What To Do When Boards and Property Managers Abuse A Law Allowing Decisions By Consent Without A Meeting
It is CCOC’s hope that this article will answer questions you may have regarding the ability of a board of directors to vote without conducting a board meeting .
Effective October 1, 2015, Section 47-250 (b)(9) of the Common Interest Ownership Act was amended to allow executive boards to act by not less than two-thirds consent of all executive board members. Prior law required unanimous consent if the board did not meet.
The intent of this change was to assist executive board members to carry out their duties and subsequently meet the burden of time sensitive issues that require immediate action by an executive board benefiting either the common interest community or a specific unit owner.
Reasons offered in support of this change included:
- Some board members never vote by email, even if they are away on vacation or an even longer absence, and thus the board could not get unanimous consents until the board member returned.
- Calling special executive board meeting imposes undue costs to the association for copies and postage
- A special meeting may be outside of a management contract thereby incurring an additional cost for a manager’s time.
However, the law remains clear that the unanimous consent must be documented in a record authenticated by executive board members noting the consent or non-consent of each executive board member.
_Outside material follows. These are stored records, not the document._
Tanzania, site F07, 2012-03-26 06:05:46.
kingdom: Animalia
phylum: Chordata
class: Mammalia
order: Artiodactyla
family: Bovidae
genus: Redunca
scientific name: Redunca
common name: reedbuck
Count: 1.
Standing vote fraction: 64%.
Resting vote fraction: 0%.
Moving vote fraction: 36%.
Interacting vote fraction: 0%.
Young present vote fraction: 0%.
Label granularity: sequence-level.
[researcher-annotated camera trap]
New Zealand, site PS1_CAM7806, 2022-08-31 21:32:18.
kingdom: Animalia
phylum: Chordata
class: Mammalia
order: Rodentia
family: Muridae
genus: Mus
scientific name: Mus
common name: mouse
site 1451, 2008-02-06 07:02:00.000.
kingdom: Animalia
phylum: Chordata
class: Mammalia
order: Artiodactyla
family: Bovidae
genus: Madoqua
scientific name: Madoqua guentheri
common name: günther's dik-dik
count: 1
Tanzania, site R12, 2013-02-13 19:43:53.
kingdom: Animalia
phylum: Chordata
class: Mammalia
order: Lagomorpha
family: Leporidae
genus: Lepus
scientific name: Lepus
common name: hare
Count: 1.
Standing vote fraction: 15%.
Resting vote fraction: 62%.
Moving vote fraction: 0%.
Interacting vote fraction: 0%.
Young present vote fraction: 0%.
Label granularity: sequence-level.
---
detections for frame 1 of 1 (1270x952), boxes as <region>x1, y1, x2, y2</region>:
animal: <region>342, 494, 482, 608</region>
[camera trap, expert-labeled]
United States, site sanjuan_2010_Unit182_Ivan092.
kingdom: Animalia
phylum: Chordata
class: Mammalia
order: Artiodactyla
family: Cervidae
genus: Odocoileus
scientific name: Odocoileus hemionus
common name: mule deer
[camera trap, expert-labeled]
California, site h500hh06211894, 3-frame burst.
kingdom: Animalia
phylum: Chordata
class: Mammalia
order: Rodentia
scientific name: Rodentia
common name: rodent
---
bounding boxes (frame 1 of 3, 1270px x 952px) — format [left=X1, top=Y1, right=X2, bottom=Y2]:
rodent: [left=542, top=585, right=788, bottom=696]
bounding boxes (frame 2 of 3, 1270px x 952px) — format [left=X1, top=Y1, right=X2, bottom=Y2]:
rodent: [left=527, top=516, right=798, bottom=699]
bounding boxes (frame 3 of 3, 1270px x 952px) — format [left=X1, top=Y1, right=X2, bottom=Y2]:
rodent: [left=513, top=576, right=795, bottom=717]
The law continues to require that the board secretary promptly give notice to all unit owners of any action taken by consent .
While the intent of this change was to benefit the board as well as unit owners, unfortunately many unit owners are being harmed because some boards and property managers are not complying with the law’s requirements concerning documentation and notice to unit owners.
For example, in one condominium, unit owners were not notified of actions the board took without conducting a board meeting. Instead the property manager stated that a record of the vote was kept in the manager’s office. In order to learn about the board’s actions and to learn how board members voted, unit owners are required to request this record and pay for copies and administrative time. Instead of automatically getting notice of board actions the burden falls on the unit owner to request it and to pay for it, which is contrary the letter and spirit of the law.
Another problem with this new law is that some property managers and boards are interpreting this law as an excuse to decrease the numbers of board meetings they conduct during the year and thereby the need for their time and presence at a board meeting. When boards make decisions by consent instead of by vote at a meeting, unit owners are deprived of prior notice and an opportunity to object or provide information to the board that might affect the board’s decision. And when property managers and boards refused to comply with the law’s requirements for notifying unit owners what action the board took by consent and which board members consented and which did not, unit owners are deprived of knowing what’s going on in their common interest community and which board members were responsible.
As stated in a recent article, “the implementation of this new law was not an invitation for executive boards to avoid conducting meetings by acting outside of such meetings at all times and yet that is exactly what some boards and property managers are doing. This allows board members to in essence act in secret with no accountability and no opportunity for unit owners to object or provide valuable information to assist the board in making decisions in the best interest of all unit owners.
Property managers especially as licensed professionals should and must know better and should ensure the law is complied with and not ignored or circumvented by setting up expensive and unnecessary barriers for unit owner who simply want to be informed about what the board is considering doing and what the board has done and how individual board members have voted.
What can unit owners do to try to make sure property managers and boards are complying with the law?
First, Any communication with a property manager should be well documented. Telephone conversations cannot be used to document your query of suspected wrong-doing.
Second, unit owners should file a complaint with the Department of Consumer Protection (DCP)and provide information the department might need to handle the complaint including any relevant dates, the issue, and your communications with the property manager. Remember DCP has regulatory authority only over property managers and not over self managed common interest communities. This agency is extremely busy, but will investigate each complaint filed.
Third, send a copy of your complaint filed with DCP to your local legislators. As one unit owner cited in a letter sent to DCP, hiring an attorney would cost between $5,000 and $10,000. If your legislators do not know that the law is not working as it was intended, how can they be expected to fix it? Please let your legislator know every time a property manager or board is breaking the law.
CCOC is continuing to fight to get the legislature to amend the law to provide an inexpensive and expeditious forum, which could force boards and property managers to obey the law. Legislators need to be aware of the problems that plague unit owners in common interest communities. The best way for legislators to know of unit owners problems is to hear it directly from their own constituents.